Hendra menggelengkan kepalanya. "Kalian ini anak-anak muda, sangat angkuh dan mengira diri kalian tahu segalanya. Sayangnya, dunia ini luas dan penuh dengan keajaiban. Negara kita sendiri memiliki cukup banyak orang yang luar biasa. Kapan kamu akan memperluas pengetahuanmu dan berhenti menilai orang sembarangan?"

Indah tercengang. Setelah lama terdiam, dia akhirnya bertanya, "Kakek, apakah teknik yang diajarkan orang itu benar-benar meningkatkan kesehatanmu?"

"Bagaimana menurutmu?" tanya Hendra.

Indah kehabisan kata-kata. Dia sungguh tidak bisa memercayainya.

Namun, kakeknya sama sekali tidak meminum obatnya dan kesehatannya membaik. Fakta ini memaksanya untuk percaya

Saat ini, konflik batinnya pun memuncak.

Setelah terdiam cukup lama, Indah mendongak dan berkata dengan lemah, "Kakek, barusan ayahku kembali."

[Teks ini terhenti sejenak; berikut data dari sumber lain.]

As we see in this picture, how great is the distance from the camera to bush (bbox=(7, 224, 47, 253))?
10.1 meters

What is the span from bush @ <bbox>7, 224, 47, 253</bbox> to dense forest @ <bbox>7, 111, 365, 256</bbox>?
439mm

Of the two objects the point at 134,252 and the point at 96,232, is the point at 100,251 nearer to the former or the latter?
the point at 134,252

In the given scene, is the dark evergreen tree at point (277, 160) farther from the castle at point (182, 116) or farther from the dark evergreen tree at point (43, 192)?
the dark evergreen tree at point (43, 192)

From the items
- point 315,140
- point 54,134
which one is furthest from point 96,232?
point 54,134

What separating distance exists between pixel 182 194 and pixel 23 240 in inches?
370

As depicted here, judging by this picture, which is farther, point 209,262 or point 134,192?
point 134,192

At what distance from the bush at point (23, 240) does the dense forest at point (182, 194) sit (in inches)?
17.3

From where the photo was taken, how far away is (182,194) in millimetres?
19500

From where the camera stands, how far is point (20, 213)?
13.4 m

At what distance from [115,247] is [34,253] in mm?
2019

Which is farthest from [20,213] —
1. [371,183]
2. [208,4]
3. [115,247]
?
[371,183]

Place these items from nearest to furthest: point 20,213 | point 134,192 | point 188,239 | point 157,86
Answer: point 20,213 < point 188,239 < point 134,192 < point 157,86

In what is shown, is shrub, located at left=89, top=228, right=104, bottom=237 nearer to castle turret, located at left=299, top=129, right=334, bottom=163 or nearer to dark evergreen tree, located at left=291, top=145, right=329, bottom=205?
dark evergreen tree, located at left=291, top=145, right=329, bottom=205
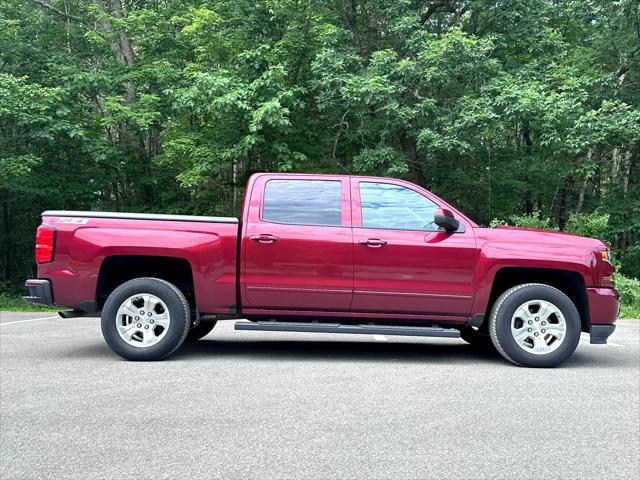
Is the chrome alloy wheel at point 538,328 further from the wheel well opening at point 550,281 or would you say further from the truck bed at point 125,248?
the truck bed at point 125,248

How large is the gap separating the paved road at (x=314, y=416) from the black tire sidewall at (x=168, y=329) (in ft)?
0.58

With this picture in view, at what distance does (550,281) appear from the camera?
611 centimetres

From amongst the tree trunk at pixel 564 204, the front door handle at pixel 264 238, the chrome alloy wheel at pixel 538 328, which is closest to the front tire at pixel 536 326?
the chrome alloy wheel at pixel 538 328

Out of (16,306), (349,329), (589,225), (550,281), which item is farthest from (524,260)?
(16,306)

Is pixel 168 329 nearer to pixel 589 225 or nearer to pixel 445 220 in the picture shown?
pixel 445 220

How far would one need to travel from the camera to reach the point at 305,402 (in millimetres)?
4293

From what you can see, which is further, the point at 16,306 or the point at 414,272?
the point at 16,306

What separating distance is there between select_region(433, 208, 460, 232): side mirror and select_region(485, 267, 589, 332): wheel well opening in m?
0.68

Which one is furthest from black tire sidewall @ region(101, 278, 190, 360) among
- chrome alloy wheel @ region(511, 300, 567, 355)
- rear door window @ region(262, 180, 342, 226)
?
chrome alloy wheel @ region(511, 300, 567, 355)

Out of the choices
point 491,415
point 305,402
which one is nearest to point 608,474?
point 491,415

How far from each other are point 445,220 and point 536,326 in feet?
4.58

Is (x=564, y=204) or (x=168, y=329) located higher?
(x=564, y=204)

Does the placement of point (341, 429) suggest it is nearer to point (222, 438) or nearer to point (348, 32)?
point (222, 438)

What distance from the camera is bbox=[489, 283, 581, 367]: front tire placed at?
5.63m
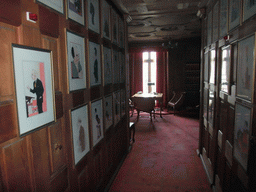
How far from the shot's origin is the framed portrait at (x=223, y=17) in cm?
225

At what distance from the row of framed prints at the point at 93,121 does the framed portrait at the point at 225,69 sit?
1.55 meters

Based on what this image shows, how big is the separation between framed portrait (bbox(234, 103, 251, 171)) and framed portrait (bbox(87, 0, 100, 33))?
1.75m

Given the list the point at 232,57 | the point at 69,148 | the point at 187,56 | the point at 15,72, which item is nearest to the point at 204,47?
the point at 232,57

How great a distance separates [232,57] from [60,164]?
1.99 meters

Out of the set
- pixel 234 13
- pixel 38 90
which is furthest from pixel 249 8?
pixel 38 90

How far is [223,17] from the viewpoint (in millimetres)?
2377

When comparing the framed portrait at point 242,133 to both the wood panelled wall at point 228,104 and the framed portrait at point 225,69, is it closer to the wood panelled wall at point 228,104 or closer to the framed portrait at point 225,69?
the wood panelled wall at point 228,104

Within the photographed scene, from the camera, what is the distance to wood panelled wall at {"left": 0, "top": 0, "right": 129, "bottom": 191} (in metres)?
1.02

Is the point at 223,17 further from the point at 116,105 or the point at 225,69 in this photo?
the point at 116,105

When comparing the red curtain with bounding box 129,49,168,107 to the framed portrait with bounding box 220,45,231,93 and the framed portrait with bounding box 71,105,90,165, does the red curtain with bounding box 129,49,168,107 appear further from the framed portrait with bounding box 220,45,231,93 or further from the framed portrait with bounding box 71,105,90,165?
the framed portrait with bounding box 71,105,90,165

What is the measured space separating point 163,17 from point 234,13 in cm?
331

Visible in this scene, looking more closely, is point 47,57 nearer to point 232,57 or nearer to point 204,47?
point 232,57

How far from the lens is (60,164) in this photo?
1564 millimetres

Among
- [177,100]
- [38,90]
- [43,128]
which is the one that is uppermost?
[38,90]
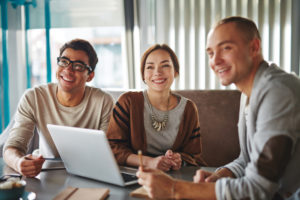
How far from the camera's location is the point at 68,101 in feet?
6.03

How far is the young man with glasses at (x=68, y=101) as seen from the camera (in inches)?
69.0

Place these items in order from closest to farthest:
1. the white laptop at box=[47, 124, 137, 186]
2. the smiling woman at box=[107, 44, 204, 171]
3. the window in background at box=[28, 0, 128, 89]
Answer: the white laptop at box=[47, 124, 137, 186]
the smiling woman at box=[107, 44, 204, 171]
the window in background at box=[28, 0, 128, 89]

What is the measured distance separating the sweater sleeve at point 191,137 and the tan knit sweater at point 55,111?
0.49m

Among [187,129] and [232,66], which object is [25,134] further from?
[232,66]

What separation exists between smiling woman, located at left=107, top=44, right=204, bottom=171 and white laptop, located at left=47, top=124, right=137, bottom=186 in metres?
0.41

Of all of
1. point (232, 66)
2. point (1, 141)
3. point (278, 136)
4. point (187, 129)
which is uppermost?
point (232, 66)

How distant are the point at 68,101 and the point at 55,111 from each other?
100 mm

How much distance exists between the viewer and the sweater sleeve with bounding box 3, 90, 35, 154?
5.18 feet

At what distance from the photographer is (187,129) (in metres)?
1.72

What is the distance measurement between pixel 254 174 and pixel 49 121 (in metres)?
1.31

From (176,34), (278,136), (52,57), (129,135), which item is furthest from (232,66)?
(52,57)

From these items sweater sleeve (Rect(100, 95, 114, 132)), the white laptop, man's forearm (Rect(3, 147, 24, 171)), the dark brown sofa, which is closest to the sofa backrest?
the dark brown sofa

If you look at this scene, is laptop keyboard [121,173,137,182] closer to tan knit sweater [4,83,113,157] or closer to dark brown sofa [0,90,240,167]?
tan knit sweater [4,83,113,157]

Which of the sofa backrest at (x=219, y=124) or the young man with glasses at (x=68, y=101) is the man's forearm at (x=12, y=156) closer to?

"Dia nggak bisa menjaga posnya dengan benar. Untuk apa dia kembali?" tanya Hendra dengan tidak senang.

Indah sempat merasa ragu, tetapi dia tidak berani menyembunyikannya dari Kakek. Dia berkata dengan suara kecil, "Dia pergi mencari Surya untuk memberinya pelajaran."

"Apa?" Hendra seketika marah besar. "Siapa yang menyuruh kalian melakukan ini?"

Indah buru-buru berkata, "Kakek, tolong dengarkan aku dulu. Aku kira Surya adalah penipu yang ingin menggunakan reputasi Keluarga Wijaya untuk tujuan jahatnya. Karena itulah aku meminta Ayah untuk kembali."

"Dasar anak bodoh." Hendra mengomelinya, "Cepat kejar ayahmu! Kalian berdua harus meminta maaf pada Surya secara langsung. Kalau dia nggak memaafkan kalian, maka kalian harus pergi dari Keluarga Wijaya. Aku nggak punya keturunan seperti kalian."

Ketika berbicara, Hendra terbatuk-batuk saking marahnya.

Indah kaget dan cepat-cepat membantu kakeknya. "Aku akan segera pergi. Kakek, tolong jangan marah."

"Cepat pergi!" teriak Hendra dengan marah.

Indah tidak berani melawannya dan cepat-cepat memanggil pelayan untuk membantu kakeknya. Dia lalu mengemudikan mobilnya menuju Pulau Wisata Nagi.

Di mobil, dia segera menelepon ayahnya. Namun telepon ayahnya selalu sibuk dan tidak bisa dihubungi.